--- START Raw data ---

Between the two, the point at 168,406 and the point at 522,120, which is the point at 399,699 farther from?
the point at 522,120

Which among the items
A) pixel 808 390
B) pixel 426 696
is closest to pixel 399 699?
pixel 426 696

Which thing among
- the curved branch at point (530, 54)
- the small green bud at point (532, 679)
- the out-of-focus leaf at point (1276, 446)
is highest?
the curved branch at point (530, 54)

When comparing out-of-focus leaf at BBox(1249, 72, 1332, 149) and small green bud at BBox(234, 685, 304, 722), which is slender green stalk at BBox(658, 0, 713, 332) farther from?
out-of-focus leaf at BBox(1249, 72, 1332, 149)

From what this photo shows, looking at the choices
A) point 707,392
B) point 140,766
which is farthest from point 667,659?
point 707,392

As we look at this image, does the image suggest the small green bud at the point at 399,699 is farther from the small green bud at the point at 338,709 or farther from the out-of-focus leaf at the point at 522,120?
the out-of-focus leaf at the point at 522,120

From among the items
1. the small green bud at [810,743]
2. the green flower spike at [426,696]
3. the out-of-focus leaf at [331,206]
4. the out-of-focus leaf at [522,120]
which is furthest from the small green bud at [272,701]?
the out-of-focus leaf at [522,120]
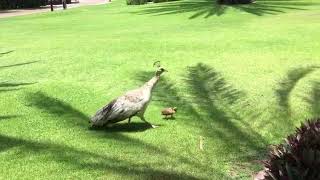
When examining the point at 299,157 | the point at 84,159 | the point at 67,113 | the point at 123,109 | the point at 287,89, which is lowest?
the point at 67,113

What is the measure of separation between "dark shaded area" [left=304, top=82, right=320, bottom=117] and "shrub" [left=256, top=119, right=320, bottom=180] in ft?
14.6

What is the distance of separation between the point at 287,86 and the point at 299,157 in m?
6.76

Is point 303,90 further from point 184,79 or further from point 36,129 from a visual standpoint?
point 36,129

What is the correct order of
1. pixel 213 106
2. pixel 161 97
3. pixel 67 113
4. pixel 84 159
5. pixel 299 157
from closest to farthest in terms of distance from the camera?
pixel 299 157, pixel 84 159, pixel 67 113, pixel 213 106, pixel 161 97

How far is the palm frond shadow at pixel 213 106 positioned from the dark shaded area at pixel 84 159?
1.30 meters

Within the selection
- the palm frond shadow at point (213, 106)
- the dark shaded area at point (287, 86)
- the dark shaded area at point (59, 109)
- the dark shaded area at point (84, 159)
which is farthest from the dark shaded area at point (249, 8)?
the dark shaded area at point (84, 159)

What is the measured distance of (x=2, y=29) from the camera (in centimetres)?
2627

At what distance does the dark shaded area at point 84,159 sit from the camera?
23.3ft

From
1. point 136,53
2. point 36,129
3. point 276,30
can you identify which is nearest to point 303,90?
point 36,129

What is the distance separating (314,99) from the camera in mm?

--- END Raw data ---

- **Objective**:
Swap "small green bud" for "small green shoot" everywhere in the data above and give it back with nothing else changed. Leave out the pictures.

- **Complete response**:
Between the two, the point at 168,406 and the point at 522,120, which is the point at 399,699 farther from?
the point at 522,120

Which among the items
A) pixel 808 390
B) pixel 426 696
is closest to pixel 399 699?
pixel 426 696

Which thing among
- the curved branch at point (530, 54)
- the small green shoot at point (532, 679)
- the out-of-focus leaf at point (1276, 446)
is highest?
the curved branch at point (530, 54)

When comparing out-of-focus leaf at BBox(1249, 72, 1332, 149) and small green shoot at BBox(234, 685, 304, 722), which is slender green stalk at BBox(658, 0, 713, 332) farther from?
out-of-focus leaf at BBox(1249, 72, 1332, 149)

From what this photo shows, looking at the choices
A) point 707,392
B) point 140,766
which is farthest from point 667,659?
point 707,392

As we look at this image, does the image suggest the small green shoot at the point at 399,699 is farther from the small green shoot at the point at 338,709 or farther from the out-of-focus leaf at the point at 522,120?
the out-of-focus leaf at the point at 522,120

From among the items
1. the small green shoot at [810,743]
2. the green flower spike at [426,696]
3. the out-of-focus leaf at [331,206]
4. the out-of-focus leaf at [522,120]
which is furthest from the small green shoot at [272,701]?
the out-of-focus leaf at [522,120]
When examining the point at 299,157 | the point at 84,159 | the point at 67,113 | the point at 123,109 | the point at 287,89, which is lowest?
the point at 67,113

What is the measure of separation between "dark shaded area" [left=304, top=82, right=320, bottom=117] and "shrub" [left=256, top=119, right=320, bottom=180] in ft?
14.6

What is the distance of separation between the point at 287,86 and the point at 299,157 in m?
6.76

Is point 303,90 further from point 184,79 or further from point 36,129 from a visual standpoint?
point 36,129

What is the correct order of
1. pixel 213 106
2. pixel 161 97
3. pixel 67 113
4. pixel 84 159
5. pixel 299 157
from closest to farthest in terms of distance from the camera?
pixel 299 157, pixel 84 159, pixel 67 113, pixel 213 106, pixel 161 97

How far is the palm frond shadow at pixel 213 106 positioned from the dark shaded area at pixel 84 159?
1.30 meters

Within the selection
- the palm frond shadow at point (213, 106)
- the dark shaded area at point (287, 86)
- the dark shaded area at point (59, 109)
- the dark shaded area at point (84, 159)
which is farthest from the dark shaded area at point (249, 8)?
the dark shaded area at point (84, 159)

What is the measured distance of (x=2, y=29) from the camera (in centimetres)?
2627

At what distance does the dark shaded area at point 84,159 sit from the camera?
23.3ft

From
1. point 136,53
2. point 36,129
3. point 276,30
can you identify which is nearest to point 303,90?
point 36,129

What is the distance separating (314,99) from the camera in mm?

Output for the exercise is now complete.